Durante dos horas y media, la compañía de origen canadiense y hoy una maquinaria a escala global deslumbró al público que llegó hasta Vicente López. La puesta propone, más allá de la estructura narrativa, un clima poético visual como elemento de conexión.
Por Karina Micheletto
Imagen: Alejandro Elías
Un transeúnte anónimo, uno cualquiera, es la referencia que acerca en latín el título del espectáculo que el Cirque du Soleil ha traído a Buenos Aires. Apenas la excusa para abrir las puertas del arte del circo contemporáneo más prestigioso del mundo, hecho de proezas humanas en diferentes disciplinas, apuntaladas por puestas deslumbrantes. Quidam, estrenado originalmente en Montreal en 1996, y una de las patas de la maquinaria a escala planetaria de esta compañía que ya no es de Quebec, sino del mundo, llega a la Argentina a traer lo suyo: un arte hecho por unos pocos, dadas las increíbles condiciones de los artistas, dirigido también a unos pocos, dados los costos de las entradas.
Difícil encontrar las palabras para describir la deslumbrante secuencia en la que, durante dos horas y media –con un intervalo de media hora en el medio–, los integrantes del Cirque du Soleil despliegan las artes de todas las formas de las acrobacias, los malabares y el equilibrio, la gimnasia rítmica y artística, las contorsiones, el clown, el teatro. Con el mundo onírico de una niña como punto de partida narrativo, se irán sucediendo, casi sin respiro –o mejor, dicho, con el exacto contrapeso de climas, puntos dramáticos, desahogos de carcajadas, tensiones y distensiones–, los núcleos de este Quidam.
Pueden ser las chinitas con los diábolos, un cuadro que se repite en los espectáculos del Cirque. O las posibilidades de los cuerpos con los aros, las cuerdas, la soga, las telas, las pelotas. Las torres humanas, los vuelos cruzados por el aire. El equilibrio, la fuerza, la elasticidad, la preción. De todos esos elementos está hecho el espectáculo, en una puesta teatral que propone, más que la continuidad de una estructura narrativa, cierto clima poético visual como elemento de conexión.
Todo transcurre en tres niveles. Está el nivel del piso, el de la pista central de la carpa. Está también el aire, donde el riesgo se asume sin red. Y está ese submundo por el que cada tanto aparece algo o alguien por una suerte de escotilla, y por el que además llega la luz de otras de estas conexiones, misteriosas.
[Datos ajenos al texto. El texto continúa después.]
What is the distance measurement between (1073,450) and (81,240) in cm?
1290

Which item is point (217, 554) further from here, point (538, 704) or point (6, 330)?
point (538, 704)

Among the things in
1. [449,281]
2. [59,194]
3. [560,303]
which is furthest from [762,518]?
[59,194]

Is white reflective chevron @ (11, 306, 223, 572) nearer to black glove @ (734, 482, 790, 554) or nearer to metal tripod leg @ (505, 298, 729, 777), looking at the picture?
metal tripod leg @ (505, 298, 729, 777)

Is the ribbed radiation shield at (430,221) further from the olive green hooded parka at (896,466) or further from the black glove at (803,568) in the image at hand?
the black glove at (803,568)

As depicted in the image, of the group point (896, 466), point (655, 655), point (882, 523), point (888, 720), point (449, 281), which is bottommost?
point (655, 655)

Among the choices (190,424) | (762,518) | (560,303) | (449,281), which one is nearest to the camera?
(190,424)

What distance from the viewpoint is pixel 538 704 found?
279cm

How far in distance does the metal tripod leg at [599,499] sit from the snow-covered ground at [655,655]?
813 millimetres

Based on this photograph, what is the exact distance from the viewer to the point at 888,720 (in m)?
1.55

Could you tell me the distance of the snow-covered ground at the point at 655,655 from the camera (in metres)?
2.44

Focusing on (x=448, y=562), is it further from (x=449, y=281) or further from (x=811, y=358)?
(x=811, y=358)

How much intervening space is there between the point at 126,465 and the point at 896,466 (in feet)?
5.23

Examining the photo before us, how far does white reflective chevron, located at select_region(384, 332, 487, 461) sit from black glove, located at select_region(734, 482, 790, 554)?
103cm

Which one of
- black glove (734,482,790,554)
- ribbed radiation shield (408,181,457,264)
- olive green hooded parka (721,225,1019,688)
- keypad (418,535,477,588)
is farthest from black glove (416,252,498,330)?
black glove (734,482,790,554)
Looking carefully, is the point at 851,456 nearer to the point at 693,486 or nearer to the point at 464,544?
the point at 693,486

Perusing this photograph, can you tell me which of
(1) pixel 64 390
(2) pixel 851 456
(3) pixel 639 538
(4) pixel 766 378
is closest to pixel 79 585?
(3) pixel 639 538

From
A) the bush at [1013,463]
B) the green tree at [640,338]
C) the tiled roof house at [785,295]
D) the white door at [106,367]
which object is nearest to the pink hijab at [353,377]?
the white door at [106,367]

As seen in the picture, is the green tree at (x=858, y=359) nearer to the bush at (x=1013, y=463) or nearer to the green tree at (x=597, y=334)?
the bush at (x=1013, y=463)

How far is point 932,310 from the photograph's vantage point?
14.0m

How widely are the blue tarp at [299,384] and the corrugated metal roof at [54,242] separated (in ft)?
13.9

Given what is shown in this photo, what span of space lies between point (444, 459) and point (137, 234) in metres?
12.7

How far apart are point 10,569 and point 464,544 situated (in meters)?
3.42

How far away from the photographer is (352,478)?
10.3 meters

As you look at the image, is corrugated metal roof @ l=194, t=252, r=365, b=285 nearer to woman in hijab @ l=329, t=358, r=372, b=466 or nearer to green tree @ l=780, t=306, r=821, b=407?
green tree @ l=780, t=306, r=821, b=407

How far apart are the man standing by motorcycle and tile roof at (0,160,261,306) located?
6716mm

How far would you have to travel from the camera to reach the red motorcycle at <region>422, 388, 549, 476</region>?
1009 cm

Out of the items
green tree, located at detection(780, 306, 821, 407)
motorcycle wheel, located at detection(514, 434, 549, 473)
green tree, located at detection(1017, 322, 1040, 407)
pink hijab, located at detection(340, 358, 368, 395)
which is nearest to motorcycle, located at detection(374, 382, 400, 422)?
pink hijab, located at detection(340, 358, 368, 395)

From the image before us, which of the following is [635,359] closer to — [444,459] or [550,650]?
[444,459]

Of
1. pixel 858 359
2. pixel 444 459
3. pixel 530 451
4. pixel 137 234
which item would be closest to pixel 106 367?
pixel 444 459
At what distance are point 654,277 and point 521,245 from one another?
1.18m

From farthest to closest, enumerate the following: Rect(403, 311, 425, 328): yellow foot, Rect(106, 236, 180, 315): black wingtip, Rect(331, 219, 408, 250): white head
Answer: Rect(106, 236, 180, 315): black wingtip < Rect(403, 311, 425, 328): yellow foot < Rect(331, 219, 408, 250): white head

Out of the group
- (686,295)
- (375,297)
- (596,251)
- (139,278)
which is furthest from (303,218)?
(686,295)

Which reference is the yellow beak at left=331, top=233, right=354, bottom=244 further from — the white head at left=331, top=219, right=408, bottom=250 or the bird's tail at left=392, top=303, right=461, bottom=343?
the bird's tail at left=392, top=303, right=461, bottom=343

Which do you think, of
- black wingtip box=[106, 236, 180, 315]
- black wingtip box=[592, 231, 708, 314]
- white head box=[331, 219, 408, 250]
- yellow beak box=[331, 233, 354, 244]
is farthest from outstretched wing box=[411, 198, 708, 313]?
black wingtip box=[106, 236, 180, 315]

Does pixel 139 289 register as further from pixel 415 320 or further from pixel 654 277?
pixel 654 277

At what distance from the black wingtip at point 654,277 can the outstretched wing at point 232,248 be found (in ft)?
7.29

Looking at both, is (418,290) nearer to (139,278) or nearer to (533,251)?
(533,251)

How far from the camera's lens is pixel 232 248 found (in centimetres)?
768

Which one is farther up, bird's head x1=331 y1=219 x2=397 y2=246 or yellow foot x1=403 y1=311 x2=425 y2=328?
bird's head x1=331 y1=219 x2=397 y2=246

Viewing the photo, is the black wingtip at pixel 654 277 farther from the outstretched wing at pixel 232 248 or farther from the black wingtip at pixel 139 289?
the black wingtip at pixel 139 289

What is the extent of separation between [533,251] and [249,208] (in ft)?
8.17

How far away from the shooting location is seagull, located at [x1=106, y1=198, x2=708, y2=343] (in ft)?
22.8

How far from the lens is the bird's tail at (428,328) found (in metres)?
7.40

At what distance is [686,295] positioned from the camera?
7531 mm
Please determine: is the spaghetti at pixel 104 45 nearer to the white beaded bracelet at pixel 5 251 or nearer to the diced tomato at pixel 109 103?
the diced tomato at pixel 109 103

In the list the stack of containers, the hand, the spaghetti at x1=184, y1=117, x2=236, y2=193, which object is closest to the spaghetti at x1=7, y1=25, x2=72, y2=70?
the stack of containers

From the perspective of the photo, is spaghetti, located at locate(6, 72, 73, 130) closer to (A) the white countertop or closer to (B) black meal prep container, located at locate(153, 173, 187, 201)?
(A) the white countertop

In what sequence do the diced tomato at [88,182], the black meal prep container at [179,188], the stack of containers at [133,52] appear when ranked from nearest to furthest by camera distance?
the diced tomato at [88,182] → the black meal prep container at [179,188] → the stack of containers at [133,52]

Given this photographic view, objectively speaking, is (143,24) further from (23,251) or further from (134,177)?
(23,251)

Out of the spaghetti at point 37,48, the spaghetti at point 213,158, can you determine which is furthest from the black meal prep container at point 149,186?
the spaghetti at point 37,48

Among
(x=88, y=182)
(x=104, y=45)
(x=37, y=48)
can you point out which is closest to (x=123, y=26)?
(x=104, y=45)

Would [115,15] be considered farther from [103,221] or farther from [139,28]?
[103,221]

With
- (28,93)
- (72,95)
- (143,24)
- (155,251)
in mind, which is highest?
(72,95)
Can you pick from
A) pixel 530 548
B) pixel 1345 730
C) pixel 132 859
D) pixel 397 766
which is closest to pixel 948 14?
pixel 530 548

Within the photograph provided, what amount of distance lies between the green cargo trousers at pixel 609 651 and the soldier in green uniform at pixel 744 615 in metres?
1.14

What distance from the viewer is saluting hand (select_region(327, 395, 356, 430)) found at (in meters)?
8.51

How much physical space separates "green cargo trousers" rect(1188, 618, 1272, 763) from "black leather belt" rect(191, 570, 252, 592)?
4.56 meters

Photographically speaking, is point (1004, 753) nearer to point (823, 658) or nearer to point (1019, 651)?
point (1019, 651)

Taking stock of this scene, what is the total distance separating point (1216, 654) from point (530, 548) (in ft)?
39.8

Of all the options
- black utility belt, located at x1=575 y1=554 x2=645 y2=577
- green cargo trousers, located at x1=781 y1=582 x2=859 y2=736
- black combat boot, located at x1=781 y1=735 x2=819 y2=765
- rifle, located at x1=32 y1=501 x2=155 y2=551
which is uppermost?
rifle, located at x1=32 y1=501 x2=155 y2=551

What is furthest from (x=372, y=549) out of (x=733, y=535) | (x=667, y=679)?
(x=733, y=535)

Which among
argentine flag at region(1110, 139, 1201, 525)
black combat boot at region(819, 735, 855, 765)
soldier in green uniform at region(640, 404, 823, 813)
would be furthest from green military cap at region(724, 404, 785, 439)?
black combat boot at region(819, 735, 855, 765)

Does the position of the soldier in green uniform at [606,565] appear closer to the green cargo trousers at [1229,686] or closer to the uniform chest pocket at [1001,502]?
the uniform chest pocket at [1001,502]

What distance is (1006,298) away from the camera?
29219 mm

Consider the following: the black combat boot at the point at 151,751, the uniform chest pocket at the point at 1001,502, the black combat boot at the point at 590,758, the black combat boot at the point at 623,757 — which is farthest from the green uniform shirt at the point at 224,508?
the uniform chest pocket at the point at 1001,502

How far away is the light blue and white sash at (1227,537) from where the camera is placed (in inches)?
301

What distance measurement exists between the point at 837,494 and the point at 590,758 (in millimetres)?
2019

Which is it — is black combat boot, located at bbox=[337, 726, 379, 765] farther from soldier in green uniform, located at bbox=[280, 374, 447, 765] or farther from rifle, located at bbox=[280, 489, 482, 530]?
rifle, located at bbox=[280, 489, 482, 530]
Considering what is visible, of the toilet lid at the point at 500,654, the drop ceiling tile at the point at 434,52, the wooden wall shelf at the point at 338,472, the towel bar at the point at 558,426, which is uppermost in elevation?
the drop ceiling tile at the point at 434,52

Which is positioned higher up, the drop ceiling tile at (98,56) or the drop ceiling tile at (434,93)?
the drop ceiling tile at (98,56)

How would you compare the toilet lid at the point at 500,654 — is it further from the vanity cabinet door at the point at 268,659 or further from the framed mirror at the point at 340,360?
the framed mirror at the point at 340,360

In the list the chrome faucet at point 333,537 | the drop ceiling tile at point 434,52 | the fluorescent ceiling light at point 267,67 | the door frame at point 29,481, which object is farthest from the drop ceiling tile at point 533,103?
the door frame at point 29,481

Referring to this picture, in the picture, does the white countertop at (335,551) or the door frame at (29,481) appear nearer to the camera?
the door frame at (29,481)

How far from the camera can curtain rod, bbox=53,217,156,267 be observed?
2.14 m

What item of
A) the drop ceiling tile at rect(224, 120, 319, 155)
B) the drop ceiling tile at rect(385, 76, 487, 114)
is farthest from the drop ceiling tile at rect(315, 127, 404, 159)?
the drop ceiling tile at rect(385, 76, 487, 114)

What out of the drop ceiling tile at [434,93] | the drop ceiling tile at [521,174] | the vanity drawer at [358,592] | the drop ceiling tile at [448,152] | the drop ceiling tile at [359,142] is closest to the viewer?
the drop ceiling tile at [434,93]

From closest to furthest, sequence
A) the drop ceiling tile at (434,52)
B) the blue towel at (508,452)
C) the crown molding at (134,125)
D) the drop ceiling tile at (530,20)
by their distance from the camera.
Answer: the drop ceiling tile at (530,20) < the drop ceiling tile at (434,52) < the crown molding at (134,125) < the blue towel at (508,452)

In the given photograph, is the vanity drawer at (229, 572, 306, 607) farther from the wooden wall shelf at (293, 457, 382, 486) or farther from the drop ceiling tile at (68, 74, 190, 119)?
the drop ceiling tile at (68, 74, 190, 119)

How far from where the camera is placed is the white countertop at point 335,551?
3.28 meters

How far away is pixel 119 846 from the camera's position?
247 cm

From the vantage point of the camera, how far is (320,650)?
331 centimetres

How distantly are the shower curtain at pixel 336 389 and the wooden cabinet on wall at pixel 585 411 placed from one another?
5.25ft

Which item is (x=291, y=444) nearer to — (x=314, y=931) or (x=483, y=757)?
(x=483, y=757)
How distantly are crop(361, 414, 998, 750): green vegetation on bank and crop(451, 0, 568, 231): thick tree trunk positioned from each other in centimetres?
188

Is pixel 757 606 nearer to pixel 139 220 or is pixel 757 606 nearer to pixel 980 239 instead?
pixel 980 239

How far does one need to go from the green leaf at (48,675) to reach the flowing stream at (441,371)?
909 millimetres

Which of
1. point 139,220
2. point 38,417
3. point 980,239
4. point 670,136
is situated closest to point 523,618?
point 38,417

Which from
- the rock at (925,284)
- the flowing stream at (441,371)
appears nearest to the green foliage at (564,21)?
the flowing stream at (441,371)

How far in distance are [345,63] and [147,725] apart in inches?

La pista central, además, gira en distintos niveles. Desde el fondo de escena, una banda integrada por seis músicos más un cantante, integrados a la puesta, proponen elementos de distintos folklores del mundo.
El personaje que oficia de hilo conductor para el “pasen y sientan” al que invita el circo contemporáneo es el de esta niña que escapa de la rutina doméstica y que en su viaje entrará en el mundo del “hombre sin cabeza”. Desde este punto de vista, el de un niño, se resignifican las mil y una maneras de saltar a la soga o los usos de la patineta. Una de las estrellas de este circo es un argentino –marplatense, para más datos–. Toto Castiñeiras es el clown que tiene a su cargo dos segmentos centrales, basados en la participación del público y sostenidos por sus eficaces recursos actorales.
Al final de tanto despliegue, queda claro en uno de los cuadros más impactantes del show que si hay una idea que subyace a la concepción del espectáculo es la del circo como manifestación artística del cuerpo. Un hombre y una mujer desafiando las leyes de la física y de la capacidad muscular, en una escena en la que se entrelazan de manera realmente sorprendente, delimitan uno de los grandes momentos generadores de la exclamación de sorpresa de Quidam.